What this exercise asks:
1: In the summer reading assignment, on what date is the annotated book due?
2: Return, word for word, the lines of the records starting at the line that contains "How far is tree" and ending at the end of the records.
---------- Quoted text
AP English LanguageSummer Reading Assignment 2016

Due Tuesday, September 6th

Please print your own copy of this assignment and the essays. If you have any additional questions or need clarification please email me over the summer. Please do not come in on September 6thand make the following statements: “I didn’t know” or “I wasn’t sure”. I am your best resource; do not hesitate to email me.

AP English Language and Composition(APEL) helps students become skilled readers of prose written in a variety of rhetorical contexts. Skilled readers become skilled writers. Skilled writers can create arguments. APEL students will become aware of the interactions among a writer’s purpose and an audience’s expectation. These assignments are the beginning of that process.

In addition to reading and annotating your choice book, you will readand annotate

Nickel and Dimed, On (Not) Getting By in America by Barbara Ehrenreich.

You will also complete the non-fiction data sheet while you are reading the text. The data sheet is posted on the class webpage under the Summer Reading category.

Your annotations and data sheet will be graded as an assessment (x1).

Your annotated book is due on September 6th.
--------------------
---------- Dataset excerpts
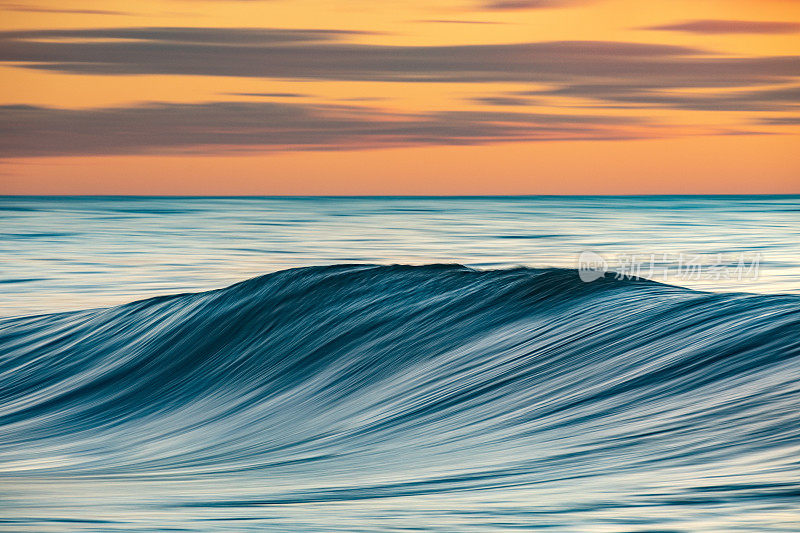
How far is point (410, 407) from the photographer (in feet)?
22.6

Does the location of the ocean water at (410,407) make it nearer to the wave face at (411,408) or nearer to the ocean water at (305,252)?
the wave face at (411,408)

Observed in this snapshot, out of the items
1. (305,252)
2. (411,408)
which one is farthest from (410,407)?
(305,252)

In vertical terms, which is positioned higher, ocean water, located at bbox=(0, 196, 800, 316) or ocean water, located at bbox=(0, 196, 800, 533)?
ocean water, located at bbox=(0, 196, 800, 316)

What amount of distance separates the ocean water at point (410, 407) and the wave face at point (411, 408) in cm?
Result: 2

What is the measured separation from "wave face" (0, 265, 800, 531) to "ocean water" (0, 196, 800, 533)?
0.02m

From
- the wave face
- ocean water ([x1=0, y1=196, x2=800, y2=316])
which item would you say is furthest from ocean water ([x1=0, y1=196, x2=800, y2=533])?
ocean water ([x1=0, y1=196, x2=800, y2=316])

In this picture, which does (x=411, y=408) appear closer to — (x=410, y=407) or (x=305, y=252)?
(x=410, y=407)

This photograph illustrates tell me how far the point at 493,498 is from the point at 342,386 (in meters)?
3.98

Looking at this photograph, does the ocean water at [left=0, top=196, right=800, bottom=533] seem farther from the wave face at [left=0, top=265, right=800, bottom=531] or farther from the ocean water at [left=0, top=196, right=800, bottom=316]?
the ocean water at [left=0, top=196, right=800, bottom=316]

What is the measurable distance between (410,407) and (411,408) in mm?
40

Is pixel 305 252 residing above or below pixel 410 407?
above

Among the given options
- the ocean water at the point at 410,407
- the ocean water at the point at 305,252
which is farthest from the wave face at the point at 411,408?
the ocean water at the point at 305,252

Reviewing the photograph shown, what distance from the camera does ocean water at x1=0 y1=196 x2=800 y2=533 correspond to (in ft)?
12.8

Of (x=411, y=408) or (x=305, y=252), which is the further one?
(x=305, y=252)
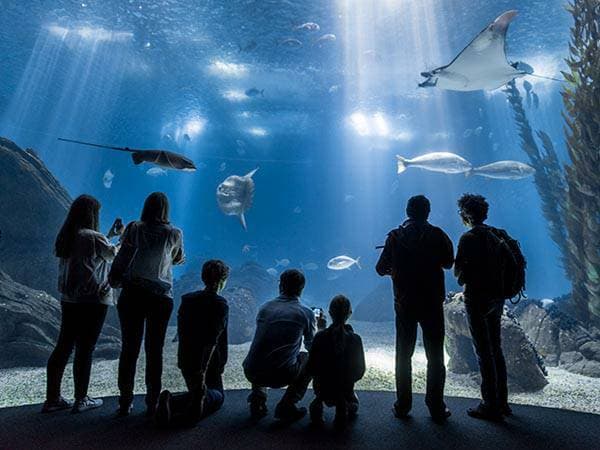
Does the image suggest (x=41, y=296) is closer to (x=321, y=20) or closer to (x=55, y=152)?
(x=321, y=20)

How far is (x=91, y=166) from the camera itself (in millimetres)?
41312

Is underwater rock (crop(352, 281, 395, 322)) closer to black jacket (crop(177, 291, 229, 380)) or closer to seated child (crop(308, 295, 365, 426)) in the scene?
seated child (crop(308, 295, 365, 426))

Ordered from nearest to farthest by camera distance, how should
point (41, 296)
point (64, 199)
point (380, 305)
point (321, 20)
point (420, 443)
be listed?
point (420, 443), point (41, 296), point (64, 199), point (321, 20), point (380, 305)

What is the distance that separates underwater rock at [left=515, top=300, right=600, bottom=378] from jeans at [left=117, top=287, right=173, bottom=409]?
666cm

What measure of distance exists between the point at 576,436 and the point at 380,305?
14583mm

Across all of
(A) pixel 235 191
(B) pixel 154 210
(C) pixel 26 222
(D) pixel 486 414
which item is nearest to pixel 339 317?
(D) pixel 486 414

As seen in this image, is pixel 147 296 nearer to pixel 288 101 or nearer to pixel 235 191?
pixel 235 191

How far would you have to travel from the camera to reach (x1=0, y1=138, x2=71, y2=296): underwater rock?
846cm

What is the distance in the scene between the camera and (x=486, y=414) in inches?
110

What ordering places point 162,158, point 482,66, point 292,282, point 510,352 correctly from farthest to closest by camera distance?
point 482,66 → point 510,352 → point 162,158 → point 292,282

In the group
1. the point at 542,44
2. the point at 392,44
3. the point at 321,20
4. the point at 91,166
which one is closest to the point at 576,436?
the point at 321,20

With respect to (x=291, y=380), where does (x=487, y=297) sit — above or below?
above

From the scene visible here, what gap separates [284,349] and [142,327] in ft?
3.96

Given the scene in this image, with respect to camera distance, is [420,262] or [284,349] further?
[420,262]
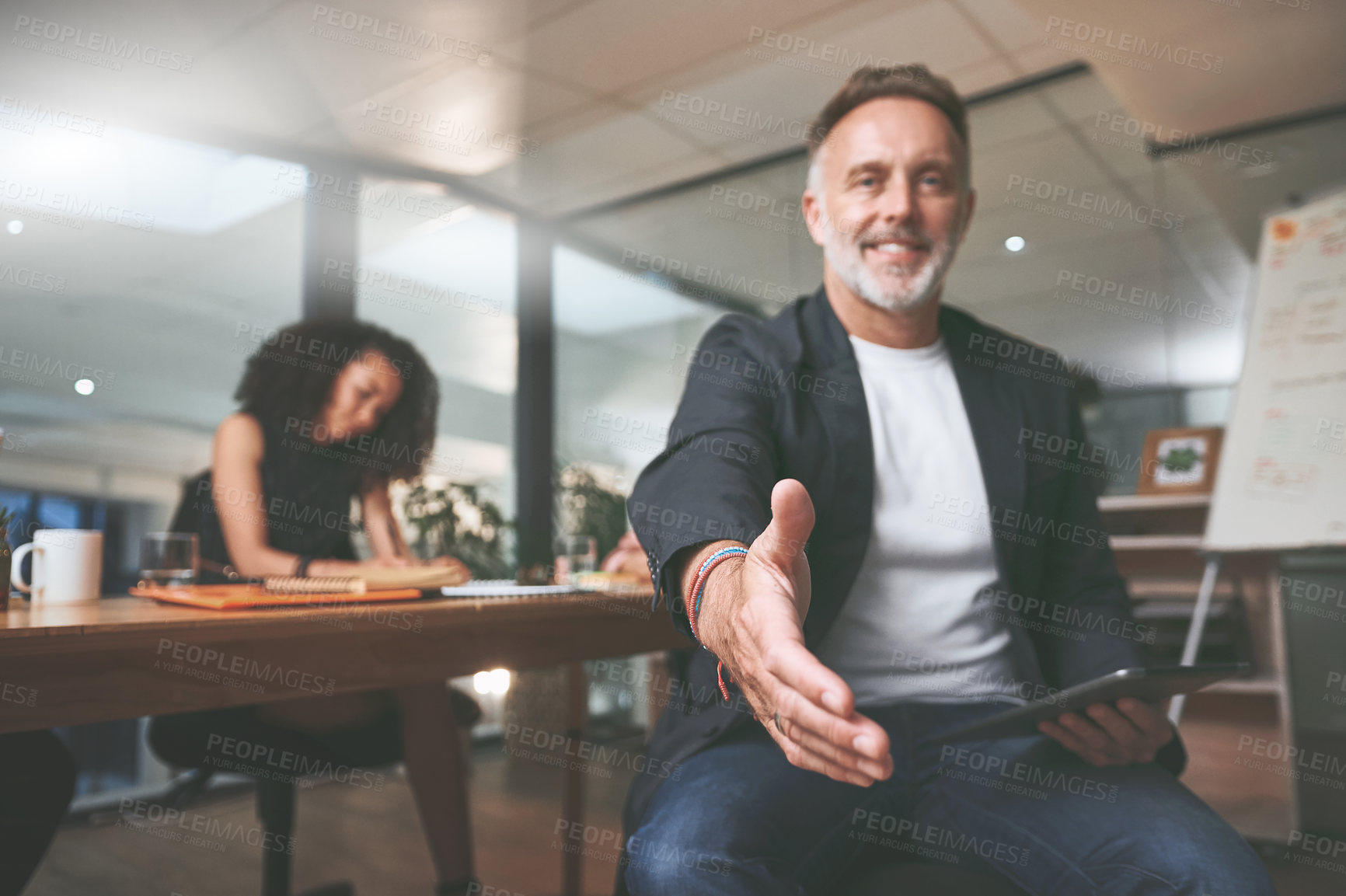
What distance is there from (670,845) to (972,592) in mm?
498

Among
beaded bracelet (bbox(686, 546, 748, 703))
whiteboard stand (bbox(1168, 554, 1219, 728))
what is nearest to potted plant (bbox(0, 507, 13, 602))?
beaded bracelet (bbox(686, 546, 748, 703))

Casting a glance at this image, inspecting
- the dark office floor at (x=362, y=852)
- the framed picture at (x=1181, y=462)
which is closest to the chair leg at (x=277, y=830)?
the dark office floor at (x=362, y=852)

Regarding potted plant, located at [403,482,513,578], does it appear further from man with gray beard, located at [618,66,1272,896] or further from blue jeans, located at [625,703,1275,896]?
blue jeans, located at [625,703,1275,896]

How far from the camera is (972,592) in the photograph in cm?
108

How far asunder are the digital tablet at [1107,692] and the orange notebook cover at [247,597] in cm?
74

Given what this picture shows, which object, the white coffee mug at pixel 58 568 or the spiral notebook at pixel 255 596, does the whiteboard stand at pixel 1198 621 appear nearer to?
the spiral notebook at pixel 255 596

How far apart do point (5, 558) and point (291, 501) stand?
0.93 metres

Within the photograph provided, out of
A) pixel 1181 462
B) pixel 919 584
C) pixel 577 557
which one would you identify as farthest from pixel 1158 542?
pixel 919 584

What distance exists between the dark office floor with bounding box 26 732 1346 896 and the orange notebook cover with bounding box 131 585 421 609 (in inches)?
49.2

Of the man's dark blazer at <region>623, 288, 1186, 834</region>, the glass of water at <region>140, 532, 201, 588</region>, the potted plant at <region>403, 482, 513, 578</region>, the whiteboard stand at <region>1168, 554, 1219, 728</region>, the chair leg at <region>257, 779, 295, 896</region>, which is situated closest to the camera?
the man's dark blazer at <region>623, 288, 1186, 834</region>

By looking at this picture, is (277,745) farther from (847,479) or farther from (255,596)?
(847,479)

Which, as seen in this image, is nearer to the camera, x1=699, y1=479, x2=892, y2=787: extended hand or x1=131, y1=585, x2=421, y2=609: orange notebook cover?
x1=699, y1=479, x2=892, y2=787: extended hand

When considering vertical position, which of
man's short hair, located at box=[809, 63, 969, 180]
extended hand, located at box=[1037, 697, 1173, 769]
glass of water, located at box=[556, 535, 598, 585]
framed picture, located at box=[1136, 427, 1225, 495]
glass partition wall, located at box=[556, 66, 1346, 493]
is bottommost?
extended hand, located at box=[1037, 697, 1173, 769]

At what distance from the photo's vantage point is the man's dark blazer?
919 mm
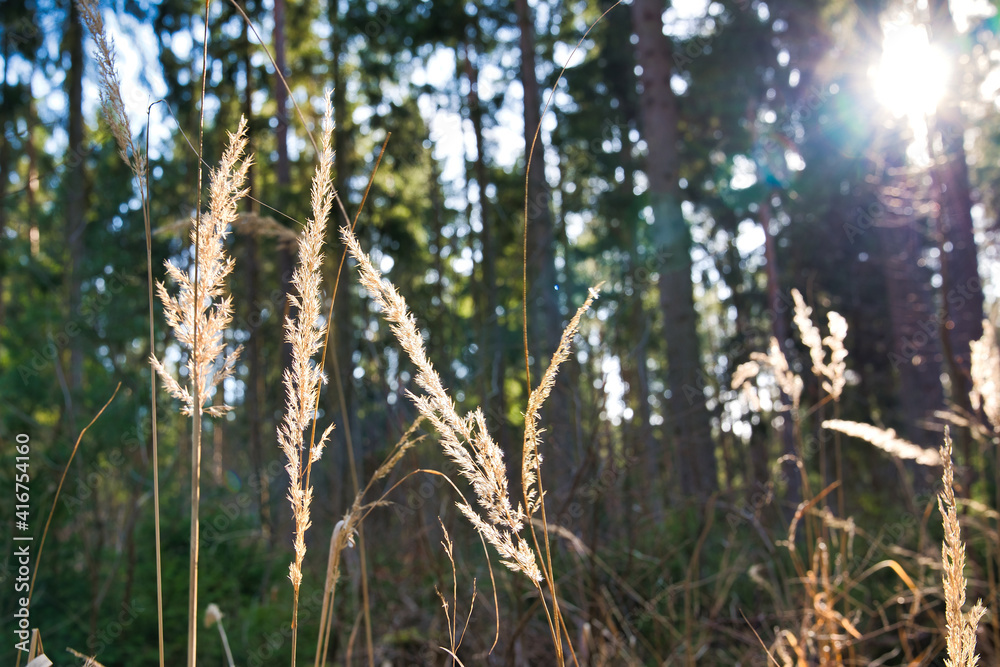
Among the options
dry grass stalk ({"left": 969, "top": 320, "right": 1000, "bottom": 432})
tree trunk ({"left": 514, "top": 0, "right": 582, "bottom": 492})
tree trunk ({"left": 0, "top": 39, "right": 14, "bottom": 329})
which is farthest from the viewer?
tree trunk ({"left": 0, "top": 39, "right": 14, "bottom": 329})

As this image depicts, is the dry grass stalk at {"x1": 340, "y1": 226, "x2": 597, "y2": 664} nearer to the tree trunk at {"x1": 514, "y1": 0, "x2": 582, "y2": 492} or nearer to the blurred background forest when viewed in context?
the blurred background forest

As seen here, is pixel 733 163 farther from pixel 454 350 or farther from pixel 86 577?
pixel 86 577

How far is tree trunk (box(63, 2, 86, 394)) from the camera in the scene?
7.71 metres

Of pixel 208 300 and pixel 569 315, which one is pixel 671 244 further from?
pixel 208 300

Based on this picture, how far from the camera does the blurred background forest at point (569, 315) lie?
2.94 meters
--------------------
Expected answers:
1: The annotated book is due on Tuesday, September 6th.

2:
How far is tree trunk (box(63, 2, 86, 394)) from the camera in the scene?
7.71 metres

Of pixel 208 300 and pixel 569 315, which one is pixel 671 244 further from?
pixel 208 300

Based on this picture, how far from the camera does the blurred background forest at point (569, 315) lie?
2.94 meters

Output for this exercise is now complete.